I smugly accepted the challenge and quickly wrote a synopsis and sample chapters for my first romance and told my agent I wanted to give it a shot. She thought I was nuts.
I had too much time on my hands, I suppose. I was way ahead of my deadlines for books two and three, having already delivered the completed manuscripts. Maria patiently explained that a series romance would not earn me nearly as much as I was getting from Berkley. And I was not familiar with the formula. How could I write one?
I persisted. When she read my proposal for Ms. Maxwell and Son, she was not enthusiastic. It didn't follow the formula. It was a story about a very pregnant cartoonist whose husband, not wanting to be a father, had filed for divorce. The hero (and I use the term loosely here) was a rather slovenly musician who slept all day and played all night. The only one who could stand him was his smart-mouthed cockatoo, who had a penchant for flushing the toilet. They meet at the start of the book when she goes into labor and he's the only one she can find to drive her to the hospital.
Maria maintained there was no way this story would sell. She only submitted it to Silhouette to shut me up.When it did sell, I don't know which of us was more surprised!

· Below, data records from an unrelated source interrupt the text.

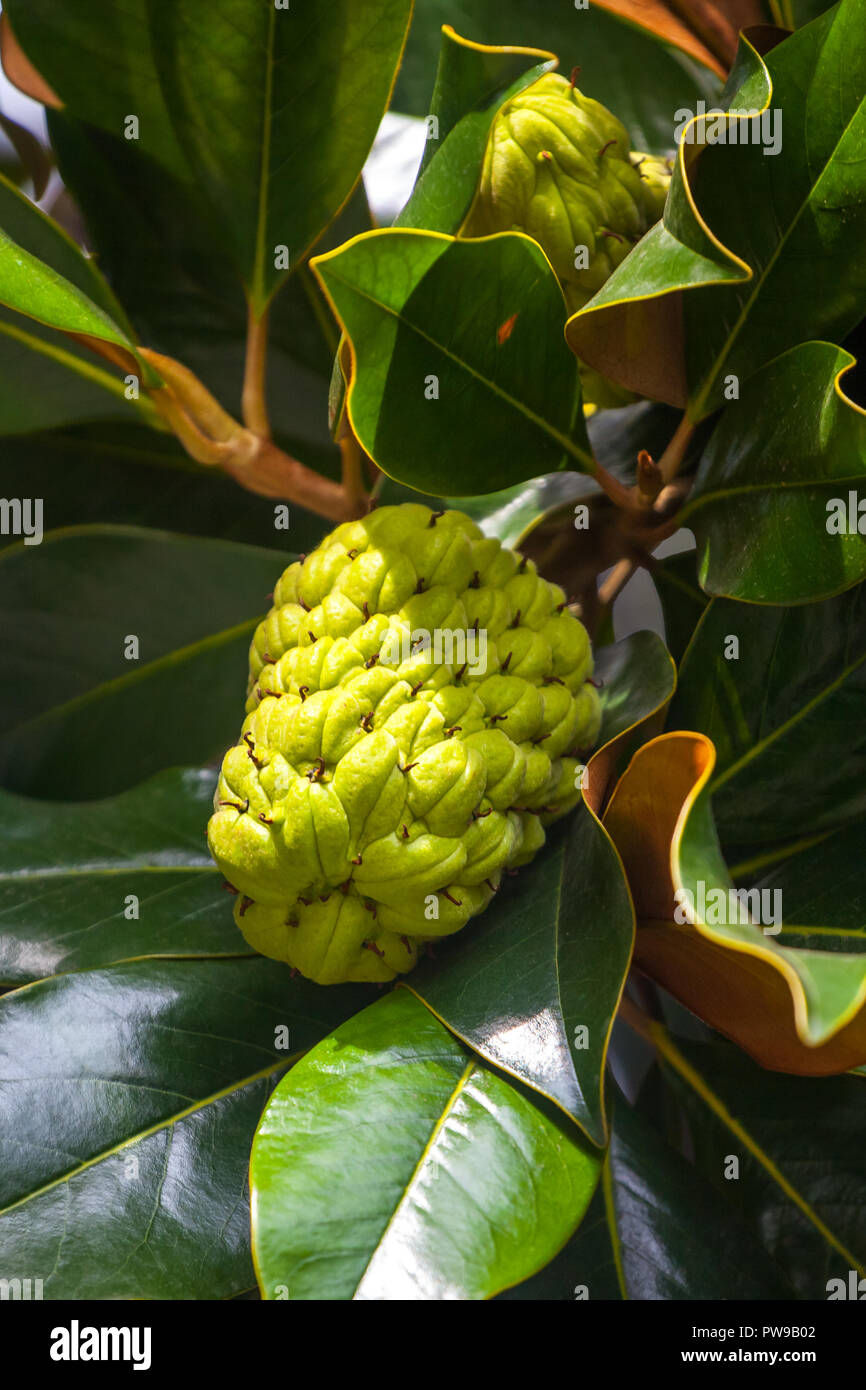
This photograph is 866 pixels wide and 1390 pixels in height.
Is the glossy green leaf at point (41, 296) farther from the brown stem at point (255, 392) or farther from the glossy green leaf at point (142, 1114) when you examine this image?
the glossy green leaf at point (142, 1114)

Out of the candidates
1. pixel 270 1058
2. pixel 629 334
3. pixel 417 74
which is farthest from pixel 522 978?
pixel 417 74

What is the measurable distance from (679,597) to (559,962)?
1.19 ft

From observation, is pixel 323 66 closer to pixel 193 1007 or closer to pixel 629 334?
pixel 629 334

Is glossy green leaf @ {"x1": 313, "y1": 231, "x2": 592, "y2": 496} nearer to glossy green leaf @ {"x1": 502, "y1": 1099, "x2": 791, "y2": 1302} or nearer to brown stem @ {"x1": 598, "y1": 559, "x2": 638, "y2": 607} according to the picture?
brown stem @ {"x1": 598, "y1": 559, "x2": 638, "y2": 607}

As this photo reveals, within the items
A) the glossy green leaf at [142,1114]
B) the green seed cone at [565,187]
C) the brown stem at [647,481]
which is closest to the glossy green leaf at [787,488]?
the brown stem at [647,481]

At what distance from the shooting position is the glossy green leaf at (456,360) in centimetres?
59

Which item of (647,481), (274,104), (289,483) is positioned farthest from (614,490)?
(274,104)

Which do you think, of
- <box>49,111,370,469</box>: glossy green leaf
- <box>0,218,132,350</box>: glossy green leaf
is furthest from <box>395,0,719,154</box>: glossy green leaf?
<box>0,218,132,350</box>: glossy green leaf

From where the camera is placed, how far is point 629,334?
69 cm

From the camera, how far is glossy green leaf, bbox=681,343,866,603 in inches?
23.2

Even more surprising was the fact that my editor there wanted more books from me!
Jump ahead four years and four romances. I delivered the manuscript for My Fair Vampire, a comedy about a vampire living in Manhattan and running a tabloid newspaper, the International Intruder. His star reporter is the descendant of vampire hunters who's there to break his heart--literally. The twist? Vampire and vampire hunter fall in love. Cute, huh? The title was changed to Something Old when the book was chosen to be part of a June wedding promo. You know...something old, something new...the only old theme they had was my centuries-old vampire!
By this time, I had several friends who also wrote series romances. One of them was Tiffany White, who also lives here in St. Louis and at that time wrote for Harlequin, Silhouette's parent company. She was working on a story about an actor who was even better tabloid fodder than Lindsay Lohan. The tab that was most actively pursuing him was, yes...the International Intruder!
When her book came out, we both got letters from readers that said essentially the same thing:
"You guys know each other,right?"
Us? Nah! Where'd they get an idea like that?